[Excerpt]:
-=-=-

Liora chose UCLA for graduate study because of the History Department’s depth and breadth in both Jewish and Middle Eastern history and the university’s world-class Center for Jewish Studies. Since coming to UCLA, she has taken courses in the department’s Middle East and Europe fields in addition to the Jewish field and has built up proficiency in Arabic as well as Hebrew. Over the course of her graduate career she has been supported by UCLA’s Chancellor’s Fellowship, the Jacob K. Javits Fellowship, the FLAS Fellowship in Arabic, the Schusterman Foundation, and the Foundation for Jewish Culture.
Alicia Williams is a graduating senior double majoring in History and African-American Studies. Her interest in history began in an American history class that she took in community college. The course introduced Alicia to the practice of history as a series of stories that explain why events happened and how those events affected people rather than the mere recitation of names and dates. As a result, Alicia came to UCLA eager to be a history major focusing on 20th-century American history. To narrow her focus, she decided to double major in African-American Studies and is currently working on an honors thesis for the History Department that bridges history and sociology. Her research focuses on the socialization of African-American children of police officers, specifically looking at how that profession influences the messages children receive about the historic tension between the police and the black community and about racial profiling.

-=-=-

[Record list]:
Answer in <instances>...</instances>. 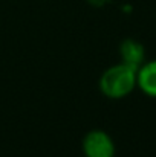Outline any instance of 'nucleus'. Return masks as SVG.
Listing matches in <instances>:
<instances>
[{
  "label": "nucleus",
  "mask_w": 156,
  "mask_h": 157,
  "mask_svg": "<svg viewBox=\"0 0 156 157\" xmlns=\"http://www.w3.org/2000/svg\"><path fill=\"white\" fill-rule=\"evenodd\" d=\"M83 153L86 157H115V142L104 130H92L83 139Z\"/></svg>",
  "instance_id": "obj_2"
},
{
  "label": "nucleus",
  "mask_w": 156,
  "mask_h": 157,
  "mask_svg": "<svg viewBox=\"0 0 156 157\" xmlns=\"http://www.w3.org/2000/svg\"><path fill=\"white\" fill-rule=\"evenodd\" d=\"M119 53H121V63H124L130 67H135V69H138L146 59L144 46L133 38H127L121 43Z\"/></svg>",
  "instance_id": "obj_4"
},
{
  "label": "nucleus",
  "mask_w": 156,
  "mask_h": 157,
  "mask_svg": "<svg viewBox=\"0 0 156 157\" xmlns=\"http://www.w3.org/2000/svg\"><path fill=\"white\" fill-rule=\"evenodd\" d=\"M136 70L124 63L115 64L104 70L100 78V90L110 99H121L129 96L136 87Z\"/></svg>",
  "instance_id": "obj_1"
},
{
  "label": "nucleus",
  "mask_w": 156,
  "mask_h": 157,
  "mask_svg": "<svg viewBox=\"0 0 156 157\" xmlns=\"http://www.w3.org/2000/svg\"><path fill=\"white\" fill-rule=\"evenodd\" d=\"M136 87L150 98H156V59L144 61L136 70Z\"/></svg>",
  "instance_id": "obj_3"
}]
</instances>
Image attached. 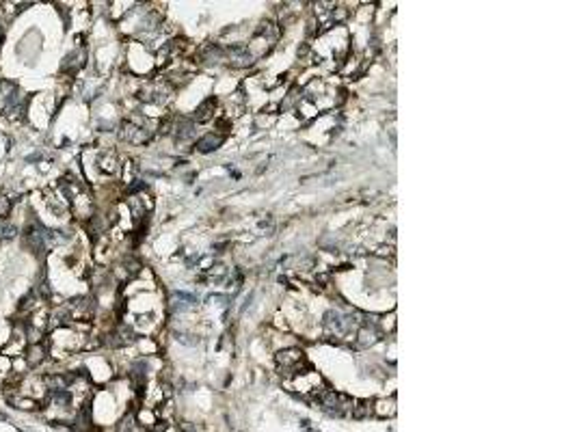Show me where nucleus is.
<instances>
[{"label": "nucleus", "instance_id": "nucleus-2", "mask_svg": "<svg viewBox=\"0 0 577 432\" xmlns=\"http://www.w3.org/2000/svg\"><path fill=\"white\" fill-rule=\"evenodd\" d=\"M223 143V136L221 134H214V132H210V134H206L204 139H201L199 143H197V149L199 151H212V149H216Z\"/></svg>", "mask_w": 577, "mask_h": 432}, {"label": "nucleus", "instance_id": "nucleus-4", "mask_svg": "<svg viewBox=\"0 0 577 432\" xmlns=\"http://www.w3.org/2000/svg\"><path fill=\"white\" fill-rule=\"evenodd\" d=\"M214 104H216V99H212V97L206 99V102L197 108V115H195V117H197V121H208V119H210V115H212L210 108H214Z\"/></svg>", "mask_w": 577, "mask_h": 432}, {"label": "nucleus", "instance_id": "nucleus-1", "mask_svg": "<svg viewBox=\"0 0 577 432\" xmlns=\"http://www.w3.org/2000/svg\"><path fill=\"white\" fill-rule=\"evenodd\" d=\"M277 361H279V365H283V370L287 374H301L299 370L305 365V355H303V350H299V348H290V350L279 352Z\"/></svg>", "mask_w": 577, "mask_h": 432}, {"label": "nucleus", "instance_id": "nucleus-6", "mask_svg": "<svg viewBox=\"0 0 577 432\" xmlns=\"http://www.w3.org/2000/svg\"><path fill=\"white\" fill-rule=\"evenodd\" d=\"M9 212H11V203H9V199L0 197V216H7Z\"/></svg>", "mask_w": 577, "mask_h": 432}, {"label": "nucleus", "instance_id": "nucleus-3", "mask_svg": "<svg viewBox=\"0 0 577 432\" xmlns=\"http://www.w3.org/2000/svg\"><path fill=\"white\" fill-rule=\"evenodd\" d=\"M43 359H46V350L41 348V344H33L31 350H28V363H31V365H39Z\"/></svg>", "mask_w": 577, "mask_h": 432}, {"label": "nucleus", "instance_id": "nucleus-5", "mask_svg": "<svg viewBox=\"0 0 577 432\" xmlns=\"http://www.w3.org/2000/svg\"><path fill=\"white\" fill-rule=\"evenodd\" d=\"M357 406H352V417H365L372 413V402L370 400H361V402H355Z\"/></svg>", "mask_w": 577, "mask_h": 432}]
</instances>
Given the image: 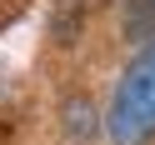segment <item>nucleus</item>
<instances>
[{"mask_svg":"<svg viewBox=\"0 0 155 145\" xmlns=\"http://www.w3.org/2000/svg\"><path fill=\"white\" fill-rule=\"evenodd\" d=\"M110 135L115 145H145L155 135V40L120 75V90L110 100Z\"/></svg>","mask_w":155,"mask_h":145,"instance_id":"nucleus-1","label":"nucleus"},{"mask_svg":"<svg viewBox=\"0 0 155 145\" xmlns=\"http://www.w3.org/2000/svg\"><path fill=\"white\" fill-rule=\"evenodd\" d=\"M125 35H155V0H125Z\"/></svg>","mask_w":155,"mask_h":145,"instance_id":"nucleus-2","label":"nucleus"}]
</instances>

-=-=-

[Work required]: Can you transcribe the stretch of the student profiles from "Liora chose UCLA" through "for Jewish Culture.", word for word?

[Correct output]:
Liora chose UCLA for graduate study because of the History Department’s depth and breadth in both Jewish and Middle Eastern history and the university’s world-class Center for Jewish Studies. Since coming to UCLA, she has taken courses in the department’s Middle East and Europe fields in addition to the Jewish field and has built up proficiency in Arabic as well as Hebrew. Over the course of her graduate career she has been supported by UCLA’s Chancellor’s Fellowship, the Jacob K. Javits Fellowship, the FLAS Fellowship in Arabic, the Schusterman Foundation, and the Foundation for Jewish Culture.